1.4 Wind instruments: Modes of vibration - closed at one end open at both ends.

1.5 Percussion instruments:: how Mridangam and Tabala overcame the inharmonicity of vibration of membranes.

1.6 Speciality of Indian stringed instruments like Veena, Sitar, Tambura etc.

2. 22 Sruthis- I have not touched this topic. Much has been written and frequenies assigned without any support from old texts. Modern researchers using computers for analysis have found that the 22 sruthis concept has no relevance for todays melodic music. I will include this in an article meant to dispel common misconceptions of music researchers when they enter the realm of Physics.

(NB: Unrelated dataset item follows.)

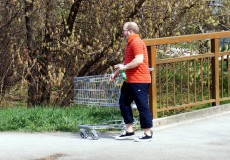 Mann mit Einkaufswagen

3.If you are interested more on the subject of physics of sound with mathematical formlae you can read this book (about 100 pages) available on line:


This printed and much larger book may be in your library: "The Science of Sound" by T.D.Rossing (This book covers the topic of 'inharmonic' tones of piano strings - p 175 of 1981 edition)

4. If you are interested in analyzing live music the free software 'Praat' is available. For Windows PC it requires no installation. (It is available for Mac and Linux also.) It was originally written for speech/phonetics analysis and may be used for music analysis also. Download the zip file, open it, extract the single .exe file and run it. The program requires lot of trial to use it for your specific requirement as it has variety of interfaces.

Link for the Windows version

There is a tutorial file in .pdf format and another for musicologists. You may get them by searching. The Help part of the Praat program itself is not very useful for beginners.